● **Yapılacak işler**:
1 > Türklerin kökeni metnine göre kitabın birinci baskısı hangi yıl yapılmıştır?
2 > Türklerin kökeni metninden "Prof. Karatay’ın; ‘Oğuz" sözleriyle başlayıp "ilmî iddiaları var." sözlerine kadar süren kısmı, bu sözler de dahil olmak üzere harfi harfine yineleyin.
3 > Türklerin kökeni metnini bittiği noktadan alıp sürdürün.

TÜRKLERİN KÖKENİ

Osman Karatay’ın, Doçentlik döneminde yazdığı kitap, 13,5 X 21 santim ölçülerinde, 270 sayfadır. Birinci baskısı 2011, 17. Baskısı Mart 2018’de yapılmıştır. 

Prof. Karatay’ın; ‘Oğuz Han’ın doğu dünyasında yaşamış bir Hun değil, batıda yaşamış bir Saka Kağanı olduğu’ gibi farklı ve bâzıları şaşırtıcı söylemleri, alışılmışın dışında ilmî iddiaları var. 

Türklerin târihini, doğru bir düşünce ile Sakalardan başlatan ve dil unsurunu merkeze alan yazarın, dikkat çeken tespitlerinden bâzılarını şöylece özetlemek mümkündür: 

-Kazakistan şüphesiz bütün dünyada komünizmin acısını en fazla hisseden ülkedir. 1930’larda devletleştirme adına halkın elindeki bütün sürüler alınıp belli yerlerde toplandı. Ancak bu şekilde toplanan milyonlarca hayvanın bakımı yapılamadığı için açlık ve salgınlardan hayvanların yüzde 90’ı öldü (40,5 milyon hayvandan kalan 4,5 milyon baş...). Tarımın olmadığı ülkede insanlar tek beslenme kaynağı olan hayvanlarını kaybedince, açlık baş gösterdi ve 1931-1932’de nüfusun yüzde 40’ı (1,750,000 kişi) açlıktan öldü.  Dünyada bir ülke halkının yarısının ölümüne en kötü savaş şartlarında bile rastlanmamıştır. Dünya cennetini kuran Komünizm, barış zamanında nüfusun yarısını aç bırakarak yok etmeyi başardı. Bugünkü Kazakistan nüfusu iki kuşaktır toparlanmış bir manzarayı temsil ediyor. Nüfus çok hızlı artıyor ve bir taraftan geliştirilen tarım ve bir taraftan doğal kaynaklarla kendine fazlasıyla yetecek bir zenginliğe sahip. (s: 52)

-Kırgızlar dil bakımından en saf ve temiz Türkçelerden birini temsil ederler. Moğol istilaları çağının yadigârı olan bir kısım Moğolca kelime dışında dillerinde öyle başka bir tabakanın izi bulunmaz. Üstelik görünüme, yâni renkli saç ve göze bakarsak, dünyada hiç Türk kalmaz, çünkü eski Türklerin yaklaşık tamamı renkli olarak anlatılır. Türk olarak bildiğimiz eski toplulukların yaklaşık hepsini (Oğuz, Göktürk, Kıpçak, Bulgar, Vusun, Kırgız vd.) Türklükten silersek, bugünkü Türkler nereden geldi? Gökten geldikleri doğru mu? Bunun için mi Göktürk denmiş?

Kavimlerin dil değiştirdiklerini gören kimi bilim adamları, bunu zorda kaldıkları her durumda uygularlar. Kırgız hâdisesindeki açıklama da Türkleşmedir. Yani Türkçeyi sonradan öğrenmişlerdir. İnsanlar dil değiştirir ama büyük bir kitlenin içinde azınlık olarak kaldıkları zaman… Belli bir yerde yeknesak bir etnik yapı olarak varlığını devam ettiren bir topluluğun dil değiştirdiğinin benim bildiğim hiçbir örneği bulunmaz.  (s. 59-60)

● **Veri satırları**:
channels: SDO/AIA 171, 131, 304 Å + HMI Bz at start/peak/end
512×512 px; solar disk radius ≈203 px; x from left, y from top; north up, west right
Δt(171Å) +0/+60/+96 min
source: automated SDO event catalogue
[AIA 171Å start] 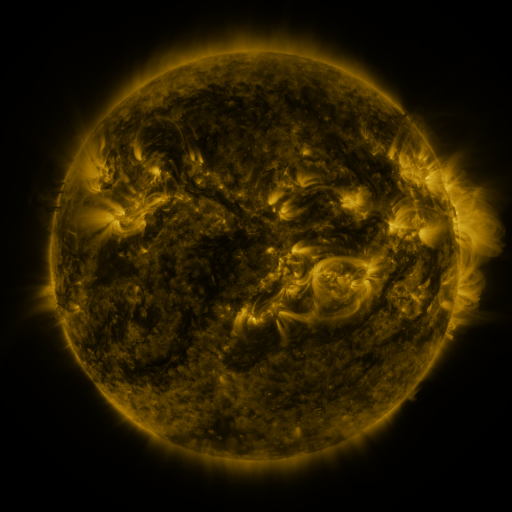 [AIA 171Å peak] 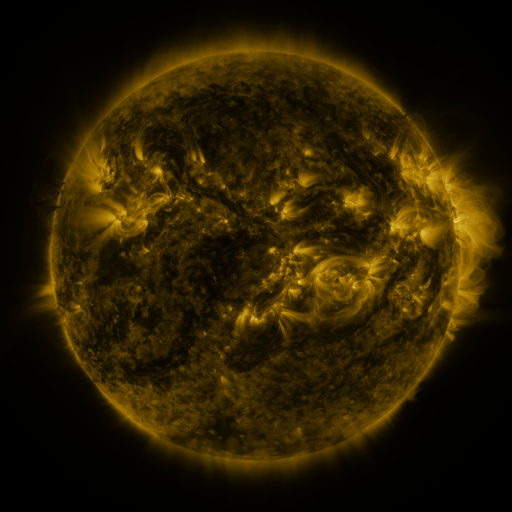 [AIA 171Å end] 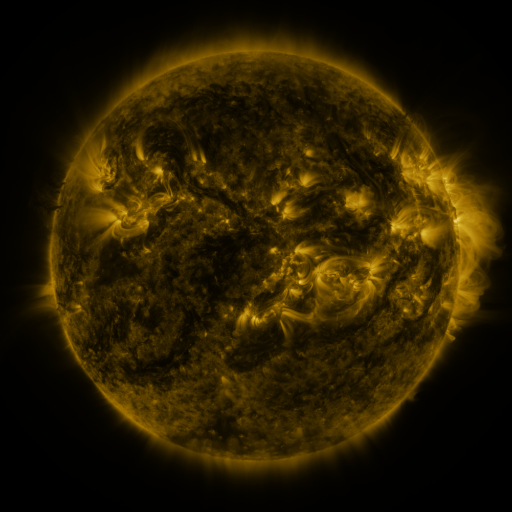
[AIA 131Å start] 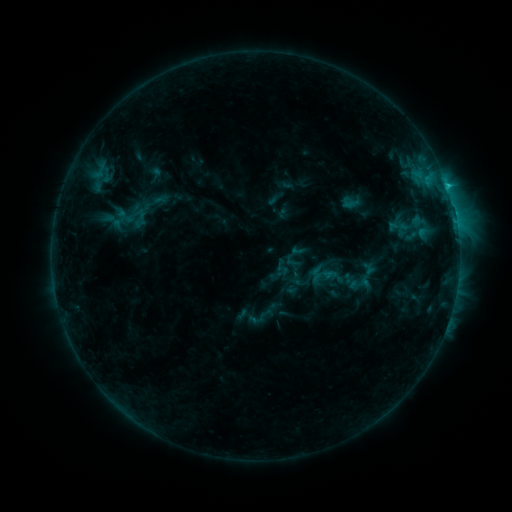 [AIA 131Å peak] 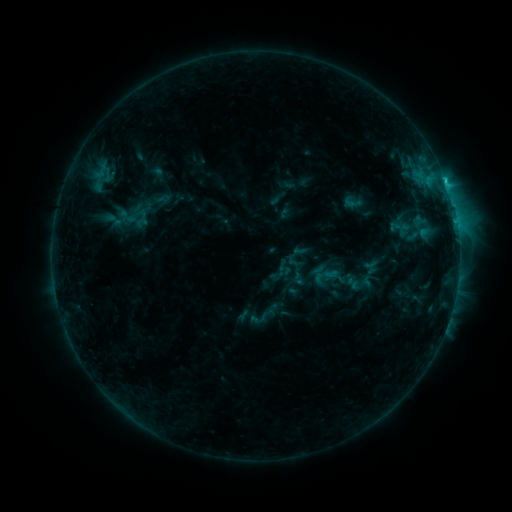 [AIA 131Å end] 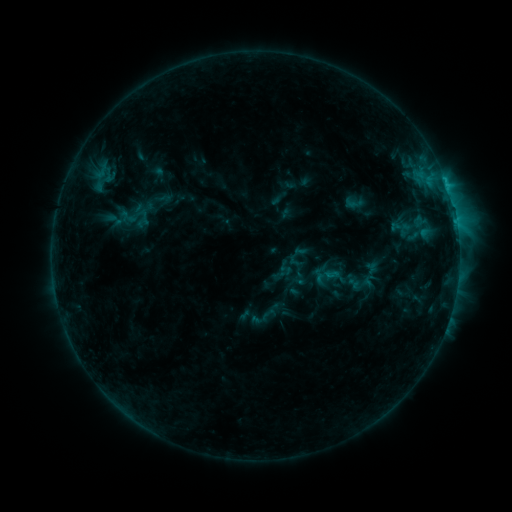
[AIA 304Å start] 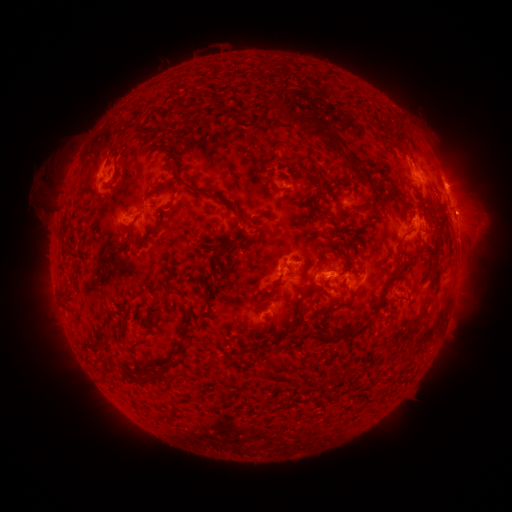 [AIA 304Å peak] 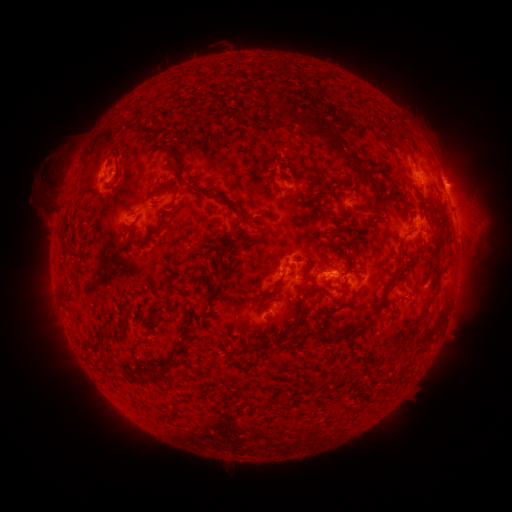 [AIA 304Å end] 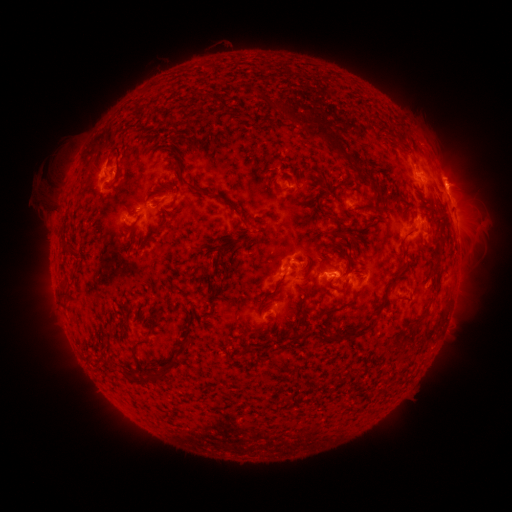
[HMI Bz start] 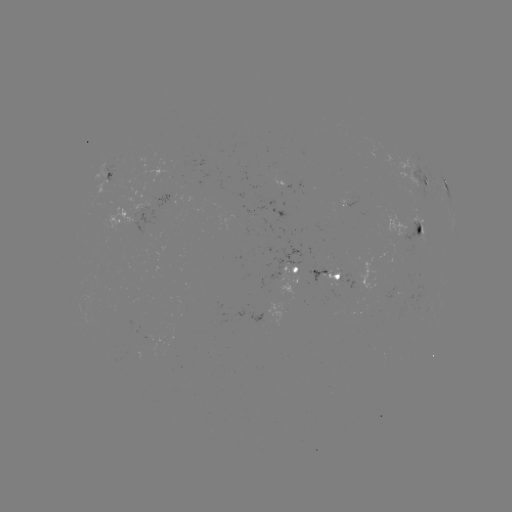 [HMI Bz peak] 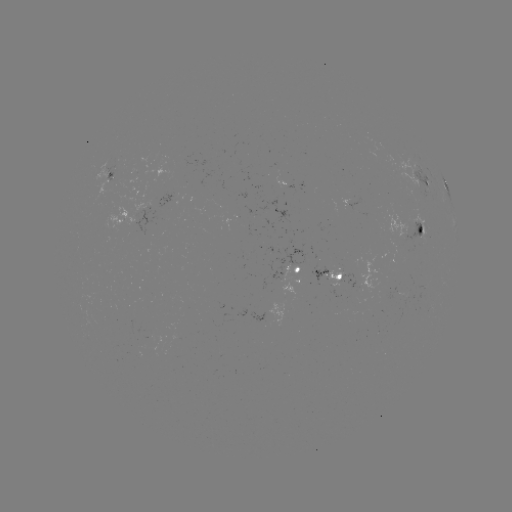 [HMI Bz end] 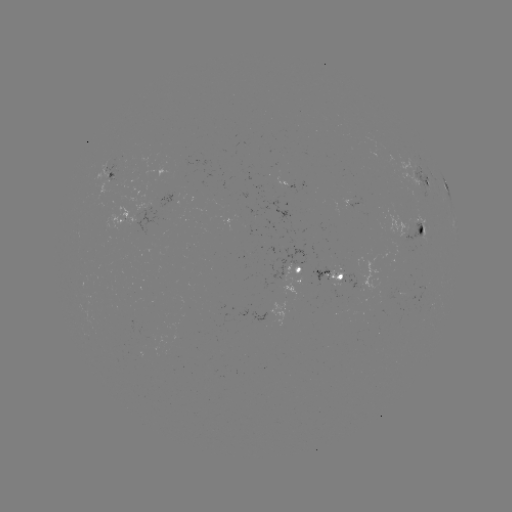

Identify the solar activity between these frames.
emerging-flux region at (151, 335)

● **Sıralı yanıtlar**:
1 > 2011

2 >
Prof. Karatay’ın; ‘Oğuz Han’ın doğu dünyasında yaşamış bir Hun değil, batıda yaşamış bir Saka Kağanı olduğu’ gibi farklı ve bâzıları şaşırtıcı söylemleri, alışılmışın dışında ilmî iddiaları var.

3 >
Yazar, cevaplarını hiçbir kitapta ve makalede bulamadığı soruları garip bırakmama gayreti içindedir. Şehnâmedeki bilgilerin başka hiçbir yerde bulunmayışı sebebiyle Şehnâme’nin İranlılara ait olduğu iddialarını şüphe ile karşılıyor. ‘Şüphe yoksa ilim gelişmez’ sözünden hareketle arayışları devam ediyor: 

-Türklüğün anayurdunu ararken yapılan dördüncü ama en büyük yanlış ise Altay kuramına bel bağlamaktır. Buna göre Türkçe bir Altay dilidir, yâni dar alanda Moğolca ve Mançu-Tunguzca, geniş alanda ise buna ilâveten Korece ve Japonca ile aynı topluluğa aittir. Diller akraba ise halklar da akrabadır. Bu yüzden Türklerin türeneğini bütün bu halkların ortak alanlarında aramak gerekir. Bu ise açıkça Uzakdoğu’dur.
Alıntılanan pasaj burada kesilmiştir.